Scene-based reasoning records
++++++++++++++++++++

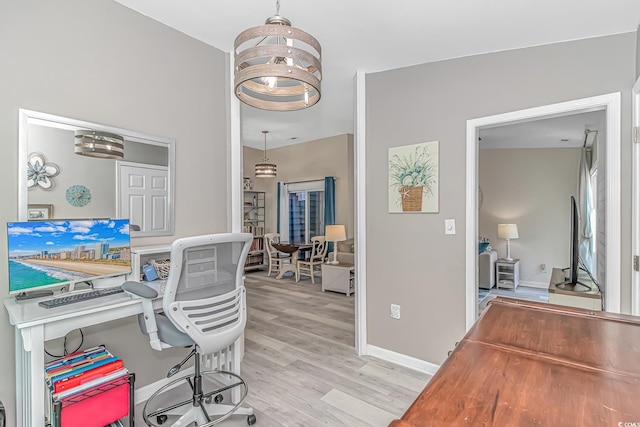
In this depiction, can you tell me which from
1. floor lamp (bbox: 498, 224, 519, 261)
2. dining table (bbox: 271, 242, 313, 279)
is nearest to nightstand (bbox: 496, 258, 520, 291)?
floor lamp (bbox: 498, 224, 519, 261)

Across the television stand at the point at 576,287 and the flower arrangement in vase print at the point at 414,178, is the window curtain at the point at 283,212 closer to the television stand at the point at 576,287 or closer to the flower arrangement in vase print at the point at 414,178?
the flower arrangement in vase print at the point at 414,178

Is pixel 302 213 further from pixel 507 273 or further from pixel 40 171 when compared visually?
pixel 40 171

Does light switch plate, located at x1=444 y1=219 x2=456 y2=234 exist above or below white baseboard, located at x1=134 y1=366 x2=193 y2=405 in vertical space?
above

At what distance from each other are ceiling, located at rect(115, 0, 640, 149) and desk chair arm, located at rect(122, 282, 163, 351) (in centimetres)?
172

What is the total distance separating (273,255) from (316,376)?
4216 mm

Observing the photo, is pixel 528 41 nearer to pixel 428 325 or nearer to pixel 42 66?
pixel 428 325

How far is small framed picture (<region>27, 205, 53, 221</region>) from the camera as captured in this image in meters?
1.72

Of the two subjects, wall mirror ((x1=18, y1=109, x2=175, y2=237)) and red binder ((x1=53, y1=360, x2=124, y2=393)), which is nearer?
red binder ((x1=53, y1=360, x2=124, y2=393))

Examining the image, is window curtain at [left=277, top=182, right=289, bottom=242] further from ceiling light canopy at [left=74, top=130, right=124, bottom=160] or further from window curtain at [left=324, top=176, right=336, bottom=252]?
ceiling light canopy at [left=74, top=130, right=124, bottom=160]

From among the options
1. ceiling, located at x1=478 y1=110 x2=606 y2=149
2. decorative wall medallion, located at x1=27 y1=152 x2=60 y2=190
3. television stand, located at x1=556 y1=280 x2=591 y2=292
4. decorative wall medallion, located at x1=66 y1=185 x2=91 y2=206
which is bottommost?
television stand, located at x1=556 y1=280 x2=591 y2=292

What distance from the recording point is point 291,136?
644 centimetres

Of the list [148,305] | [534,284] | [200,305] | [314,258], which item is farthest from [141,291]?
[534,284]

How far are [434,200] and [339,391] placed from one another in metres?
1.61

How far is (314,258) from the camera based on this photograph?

++++++++++++++++++++

• PROBLEM: Quote verbatim every line from the one containing "From among the options" through the final line of the records.

• RESULT OF THE TASK:
From among the options
1. ceiling, located at x1=478 y1=110 x2=606 y2=149
2. decorative wall medallion, located at x1=27 y1=152 x2=60 y2=190
3. television stand, located at x1=556 y1=280 x2=591 y2=292
4. decorative wall medallion, located at x1=66 y1=185 x2=91 y2=206
which is bottommost?
television stand, located at x1=556 y1=280 x2=591 y2=292

What distance from the recording point is point 291,136?
644 centimetres

Of the list [148,305] | [534,284] | [200,305] | [314,258], which item is farthest from [141,291]?
[534,284]

How far are [434,200] and [339,391] placed from one another in metres?
1.61

How far is (314,258) from the camera based on this photograph?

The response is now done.